◆ **TEXT BLOCK**
━━━━━━━━━━━━━━━━

It is to be noted, however, that the appended drawings illustrate only typical embodiments of this invention and are therefore not to be considered limiting of its scope, for the invention may admit to other equally effective embodiments.

FIG. 1 depicts a wafer, in accordance with various embodiments of the present invention.

FIG. 2 depicts multiple chips diced from the wafer, in accordance with various embodiments of the present invention.

FIG. 3-FIG. 10 depict cross section views of a semiconductor structure at intermediate stages of semiconductor device fabrication, in accordance with various embodiments of the present invention.

FIG. 11 depicts an exemplary semiconductor device fabrication process flow method, in accordance with various embodiments of the present invention.

FIG. 12 depicts a flow diagram of a design process used in semiconductor design, manufacture, and/or test, in accordance with various embodiments of the present invention.

The drawings are not necessarily to scale. The drawings are merely schematic representations, not intended to portray specific parameters of the invention. The drawings are intended to depict only exemplary embodiments of the invention. In the drawings, like numbering represents like elements.

DETAILED DESCRIPTION

Detailed embodiments of the claimed structures and methods are disclosed herein; however, it can be understood that the disclosed embodiments are merely illustrative of the claimed structures and methods that may be embodied in various forms. These exemplary embodiments are provided so that this disclosure will be thorough and complete and will fully convey the scope of this invention to those skilled in the art. In the description, details of well-known features and techniques may be omitted to avoid unnecessarily obscuring the presented embodiments.

Embodiments relate to the removal of integrated circuit (IC) chips from a wafer. In particular, the wafer may include various IC chips separated by a kerf that includes a through kerf via (TKV). The chips are removed from the wafer and separated from each other by removing the TKV. The TKV may be formed simultaneous or subsequent to formation of a through semiconductor via (TSV) within the IC chips. The TKV reduces wasted area of the wafer allowing for more IC chips to be included thereupon. Further, the TKV allows for IC chips to differ in geometry relative to each other.

Embodiments of invention generally relate to semiconductor devices, such as a semiconductor chip (chip). The chip may be planar device and may comprise planar electrodes in parallel planes, made by alternate diffusion of p- and n-type impurities into the semiconductor substrate of the chip. Alternatively, the chip may be a FinFET type device and may comprise a plurality of fins formed from or upon the semiconductor substrate and a gate covering a portion of the fins. The portion of the fins covered by the gate may serve as a channel region of the device. Portions of the fins may also extend out from under the gate and may serve as source and drain regions of the device.

━━━━━━━━━━━━━━━━

◆ **EXERCISE**
Resume the patent text on separating chips from a wafer, starting right after its final sentence.

◆ **Stored data entries**

━━━━━━━━━━━━━━━━

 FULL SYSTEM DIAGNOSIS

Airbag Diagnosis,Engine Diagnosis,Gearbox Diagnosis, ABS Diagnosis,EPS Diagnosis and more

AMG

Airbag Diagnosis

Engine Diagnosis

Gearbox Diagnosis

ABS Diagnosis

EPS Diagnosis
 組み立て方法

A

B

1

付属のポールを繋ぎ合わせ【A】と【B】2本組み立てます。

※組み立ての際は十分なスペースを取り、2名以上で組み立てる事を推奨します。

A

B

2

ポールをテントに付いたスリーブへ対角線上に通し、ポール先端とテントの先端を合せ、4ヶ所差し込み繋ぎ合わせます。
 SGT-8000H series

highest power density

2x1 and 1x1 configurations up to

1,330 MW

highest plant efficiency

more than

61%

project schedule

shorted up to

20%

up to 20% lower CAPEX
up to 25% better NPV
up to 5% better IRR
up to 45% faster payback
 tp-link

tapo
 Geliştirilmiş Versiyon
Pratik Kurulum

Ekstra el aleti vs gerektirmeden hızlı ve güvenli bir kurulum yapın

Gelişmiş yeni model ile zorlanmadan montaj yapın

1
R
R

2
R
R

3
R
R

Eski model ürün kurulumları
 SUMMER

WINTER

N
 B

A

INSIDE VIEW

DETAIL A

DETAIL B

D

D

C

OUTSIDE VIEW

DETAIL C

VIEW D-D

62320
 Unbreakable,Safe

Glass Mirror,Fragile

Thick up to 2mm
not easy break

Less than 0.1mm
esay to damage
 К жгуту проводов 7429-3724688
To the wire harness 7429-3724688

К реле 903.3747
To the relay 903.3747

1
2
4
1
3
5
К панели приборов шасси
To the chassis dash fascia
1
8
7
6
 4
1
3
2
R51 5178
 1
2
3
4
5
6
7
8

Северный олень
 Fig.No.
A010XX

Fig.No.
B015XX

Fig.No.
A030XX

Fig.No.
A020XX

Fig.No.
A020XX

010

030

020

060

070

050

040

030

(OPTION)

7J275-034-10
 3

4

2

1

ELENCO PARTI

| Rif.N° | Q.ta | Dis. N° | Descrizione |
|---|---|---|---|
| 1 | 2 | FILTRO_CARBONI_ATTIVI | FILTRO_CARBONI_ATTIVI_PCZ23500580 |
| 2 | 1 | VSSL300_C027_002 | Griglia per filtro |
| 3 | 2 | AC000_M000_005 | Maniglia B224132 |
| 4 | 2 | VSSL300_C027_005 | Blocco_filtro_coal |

━━━━━━━━━━━━━━━━

◆ **SOLVED EXERCISE**
Referring now to the FIGs, wherein like components are labeled with like numerals, exemplary fabrication steps of forming a wafer 5 including multiple chips 10, in accordance with embodiments of the present invention are shown, and will now be described in greater detail below. It should be noted that some of the FIGs depict various cross section views of a portion of chip 10, multiple chips 10, etc. Furthermore, it should be noted that while this description may refer to components of the chip 10 in the singular tense, more than one component may be depicted throughout the figures and within the chip 10. The specific number of components depicted in the figures and the cross section orientation was chosen to best illustrate the various embodiments described herein.

FIG. 1 depicts a wafer 5 comprising a plurality of chips 10 and a plurality of kerfs 20. Each chip 10 may be separated from other chips 10 by kerfs 20. The kerfs 20 may comprise features such e-fuses, alignment structures, fabrication quality, testing, and/or reliability structures, etc. Chips 10 are removed from wafer 5 generally along the scribe or kerf 20.

FIG. 2 depicts multiple chips 10 included in wafer 5. Each chip 10 may comprise an inner active region 11 wherein integrated circuits may be formed and a crack stop region 30 separating the active region 11 from kerf 20. Each inner active region 11 may be enclosed or surrounded by the crack stop region 30 located on the periphery of each chip 10. The crack stop region 30 may consist of similar layers or materials as those in active region 10 (e.g. silicon, etc.) and prevents cracks or delamination from propagating toward the inner active region 11 of the chips 10. Included within kerf 20 is a through-kerf removal via 130 that separates neighboring chips 10. The through-kerf removal via 130 is made from a material that may be removed to separate chips 10. According to embodiments of the present invention, by utilizing through-kerf removal via 130 to remove chips 10 from wafer 5, the width of kerf 20 may be reduced, resulting in a greater number of chips 10 included within wafer 5. According to further embodiments of the present invention, by utilizing through-kerf removal via 130 to remove chips 10 from wafer 5, neighboring chips 10 may be different or have different geometry relative to one another.

FIG. 3 depicts a cross section view of a semiconductor structure at intermediate stages of semiconductor device fabrication, in accordance with various embodiments of the present invention. For example, at this stage of wafer 5 fabrication, the inner active regions 11 of chips 10 may include a semiconductor substrate 50, a front end of the line (FEOL) layer 60 upon the substrate 50, and BEOL layer 70 upon the FEOL layer 60. In the various embodiments, the semiconductor structure shown in FIG. 3 may be an initial structure that which embodiments of the invention may be realized.

The semiconductor substrate 50 may include, but is not limited to: any semiconducting material such conventional Si-containing materials, Germanium-containing materials, GaAs, InAs and other like semiconductors. Si-containing materials include, but are not limited to: Si, bulk Si, single crystal Si, polycrystalline Si, SiGe, amorphous Si, silicon-on-insulator substrates (SOI), SiGe-on-insulator (SGOI), annealed poly Si, and poly Si line structures. In various embodiments, substrate 50 may be, for example, a layered substrate (e.g. silicon on insulator) or a bulk substrate.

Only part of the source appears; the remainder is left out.